HPB aims to get 20 per cent of food outlets to make the switch by 2020.

But for these eateries, taste is key. "I've already tried other types of oil and my food does not taste as good," said Mr Ng Nang Lik, 52. The hawker uses coconut oil, which he says makes the fried doughsticks he sells more fragrant.

Mr T. C. Ho, assistant director for sales and marketing at Peach Garden, said: "We need to do tests and see if the new oil would affect the flavour of our stir-fried and deep fried dishes."

Price is another factor. HPB said it plans to absorb the price difference between palm oil and the new canola mix. But details on the exact pricing are still in the works.

"For us, every single penny counts," said Ms Hawa Kader, 37, who sells Indian Muslim food. "I will consider switching only if the new oil is cheaper," she added. Ms Kader currently uses a vegetable oil which costs about $28 for 17 litres.

Almost 500 hawkers and restaurants are already using a healthier palm-soya oil mix subsidised by HPB, said wholesaler Jia Jia Wang, which supplies this type of oil.

Hawker Mohammad Ismail, 31, however, said he will not be switching to a new oil any time soon.

"I won't change to the new blend because the oil that I'm using now already has a 'chop'," he said, referring to HPB's healthier choice symbol.

HPB said in addition to the canola mix, it will also encourage the use of soya, sunflower and rice bran oils, which have lower levels of saturated fat.

Several hawkers and chefs also raised concerns about the new oil's smoking point and durability.

"We don't want burnt oil to affect the taste of our food," said Mr Sufian Zain, 36, head chef at Restaurant Ember, which serves European cuisine.

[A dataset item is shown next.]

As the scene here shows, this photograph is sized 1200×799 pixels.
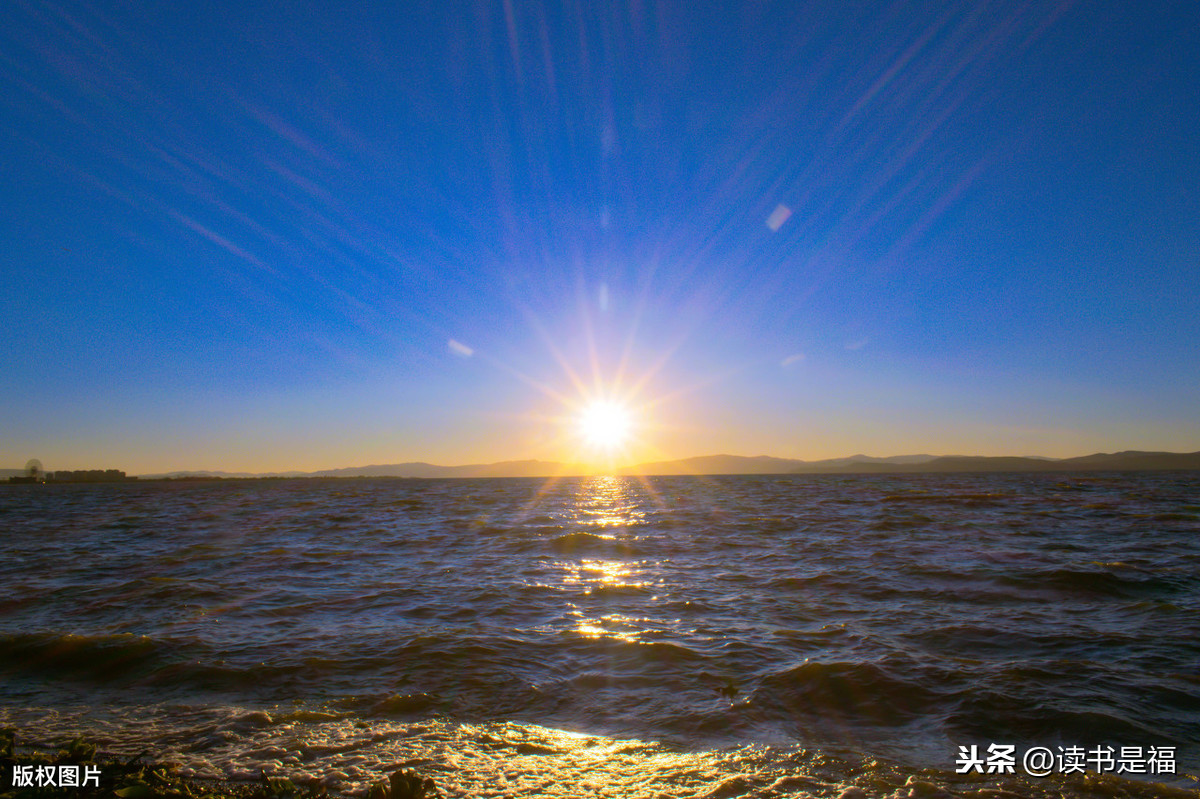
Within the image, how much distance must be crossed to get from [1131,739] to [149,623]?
13.6m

The new suppliers must also be able to deliver on demand. "My supplier can deliver oil to me whenever I need it. I'm not sure if the new supplier will do that," said vegetarian food hawker, Mr Tan Sew Sung, 73.

Despite reservations, hawkers and restaurants said they are willing to give the healthier oil a try.

HPB chief executive Zee Yoong Kang has said tests have shown that people cannot taste the difference when palm oil is replaced with the healthier mix.

But hawkers and restaurant chefs said the best way to convince them is by giving them free samples. "I'll have to try the new oil before I introduce it to my customers. Taste is everything," said Ms Ong Poh Kee, 43, a hawker who sells Nonya food.

Chicken rice seller Niven Leong, 54, said he will consider switching from groundnut oil to the new mix. "It's a healthier option after all," he added.